What's annotation, anyway?

An annotation is composed of a special set of XML tags that, when combined with an HTML source file, dictate which parts of the HTML document should be clipped. You can put all of your annotations for a particular document in a separate annotation file called an annotator (referred to as external annotation) or you can embed annotations directly in the HTML file itself as comments (referred to as internal annotation). For most of the examples in this article, we'll be using the syntax for external annotation, though later we also include an internal example.

Annotation vs. text clipping

While annotation can handle most common clipping tasks, it may not always provide the capability or flexibility you require. With annotation the changes you can make to the DOM are limited by the capabilities provided by the annotation language. This is where text clipping comes in. Text clipping is more powerful than clipping with annotation, because you have the capability to make unlimited changes to the document. With text clipping you use the org.w3c.dom Java bindings (see Resources) to manipulate the DOM or work with the text (String) form of the document. If you wanted to, you could replace every element in the DOM. However, a text clipper is not limited to the DOM alone; you can extend the reach of the clipper so that you could modify the HTTP header on a request, for example, or you could specify that the response not be cached.

As you might expect, the added flexibility of a text clipper is not without tradeoffs. Because text clippers are written in Java, some programming experience is required, along with an understanding of how to create and use subclasses. Basic knowledge of how Transcoding Publisher handles requests is also necessary, and you'll need to be familiar with the way Transcoding Publisher manages text clippers and other transcoders. Finally, to make your text clipper available to others, you'll need to know how to package the text clipper files in a Java Archive (JAR) or ZIP file.
....
**Exercises to complete**
**1)** In the passage on annotation and text clipping, what is a separate file holding all of the annotations for one document called?
**2)** Reproduce word for word everything in the passage on annotation and text clipping from "An annotation is" down to "an internal example.".

**Dataset section**
....
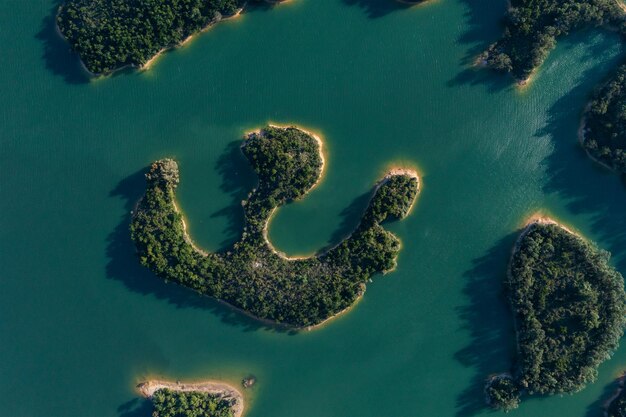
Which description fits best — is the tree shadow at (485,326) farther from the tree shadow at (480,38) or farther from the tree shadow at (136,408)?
the tree shadow at (136,408)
....
**Answers in order**
**1)** An annotator.

**2)**
An annotation is composed of a special set of XML tags that, when combined with an HTML source file, dictate which parts of the HTML document should be clipped. You can put all of your annotations for a particular document in a separate annotation file called an annotator (referred to as external annotation) or you can embed annotations directly in the HTML file itself as comments (referred to as internal annotation). For most of the examples in this article, we'll be using the syntax for external annotation, though later we also include an internal example.